SELECTED EXCERPT:
# # #

Muna is now 23 years old and is fighting to save what remains of her home: her family is one of 28 households in Sheikh Jarrah, a Palestinian neighbourhood in East Jerusalem, threatened with eviction by the Israeli authorities in favor of Jewish settler associations that are claiming ownership.
We met her in Ponsacco, during the “Palestine calling” event organized by ARCI, a few days before her inclusion (together with her twin brother Mohammed) on the list of the 100 most influential personalities of 2021 drawn up by Time magazine.
At the beginning of August, the court proposed an “agreement” with the settlers, which you refused. What is the situation now in Sheikh Jarrah?
At the last hearing, the judge asked us to sign an agreement with the settlers: to recognize their ownership of the land and pay rent in exchange for the possibility of staying in our homes temporarily. We refused. Now we are waiting for the date of the new hearing. The situation in the neighbourhood is only apparently calm: my neighbour, Murad Atiyeh, was arrested on 10 August. The Israeli government wants to send us a message: we can arrest you at any time. Murad had done nothing except defend his home.
Do you expect another settlement offer from the court?
It’s possible, but we still won’t accept. The land is our property and we won’t give up an inch.
In April and May, the whole of Palestine rose up on account of Sheikh Jarrah. Why was your neighborhood able to inspire such a mobilization?

# # #

LISTED RECORDS:
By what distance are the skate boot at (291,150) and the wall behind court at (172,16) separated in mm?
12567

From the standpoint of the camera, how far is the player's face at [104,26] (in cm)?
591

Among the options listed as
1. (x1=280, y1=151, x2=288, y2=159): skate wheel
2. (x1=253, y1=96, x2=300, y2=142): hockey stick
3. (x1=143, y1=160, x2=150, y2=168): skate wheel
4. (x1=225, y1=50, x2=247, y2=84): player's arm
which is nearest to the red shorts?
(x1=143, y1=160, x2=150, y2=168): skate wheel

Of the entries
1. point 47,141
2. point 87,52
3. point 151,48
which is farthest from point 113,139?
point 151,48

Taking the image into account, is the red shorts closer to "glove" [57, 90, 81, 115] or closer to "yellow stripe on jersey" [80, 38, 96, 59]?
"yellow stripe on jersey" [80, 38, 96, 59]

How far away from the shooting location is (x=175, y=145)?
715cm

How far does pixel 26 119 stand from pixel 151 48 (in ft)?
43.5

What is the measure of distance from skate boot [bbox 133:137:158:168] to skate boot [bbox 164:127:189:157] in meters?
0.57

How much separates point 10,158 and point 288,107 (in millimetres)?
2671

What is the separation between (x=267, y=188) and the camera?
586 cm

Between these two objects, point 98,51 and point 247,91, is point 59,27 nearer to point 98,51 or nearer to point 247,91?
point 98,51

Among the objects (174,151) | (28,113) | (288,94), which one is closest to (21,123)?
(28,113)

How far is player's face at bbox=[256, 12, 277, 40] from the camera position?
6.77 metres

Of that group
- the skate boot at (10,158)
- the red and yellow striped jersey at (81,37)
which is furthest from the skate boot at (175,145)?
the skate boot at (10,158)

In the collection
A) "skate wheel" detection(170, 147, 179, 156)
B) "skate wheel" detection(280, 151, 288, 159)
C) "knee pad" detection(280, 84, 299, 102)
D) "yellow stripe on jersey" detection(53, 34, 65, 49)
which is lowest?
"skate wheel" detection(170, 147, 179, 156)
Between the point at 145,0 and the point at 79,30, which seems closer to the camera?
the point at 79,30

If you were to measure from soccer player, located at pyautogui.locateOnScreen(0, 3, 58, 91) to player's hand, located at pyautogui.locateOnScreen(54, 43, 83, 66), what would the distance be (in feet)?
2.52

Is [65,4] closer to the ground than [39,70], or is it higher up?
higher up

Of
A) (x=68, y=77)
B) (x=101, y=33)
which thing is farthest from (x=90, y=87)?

# # #

BRIEF: Copy the Sheikh Jarrah interview starting with "At the last" and going on through "such a mobilization?", but change "hearing" to "court session". The lines above are separate material and have no connection to the text.

EXPECTED OUTPUT:
At the last court session, the judge asked us to sign an agreement with the settlers: to recognize their ownership of the land and pay rent in exchange for the possibility of staying in our homes temporarily. We refused. Now we are waiting for the date of the new court session. The situation in the neighbourhood is only apparently calm: my neighbour, Murad Atiyeh, was arrested on 10 August. The Israeli government wants to send us a message: we can arrest you at any time. Murad had done nothing except defend his home.
Do you expect another settlement offer from the court?
It’s possible, but we still won’t accept. The land is our property and we won’t give up an inch.
In April and May, the whole of Palestine rose up on account of Sheikh Jarrah. Why was your neighborhood able to inspire such a mobilization?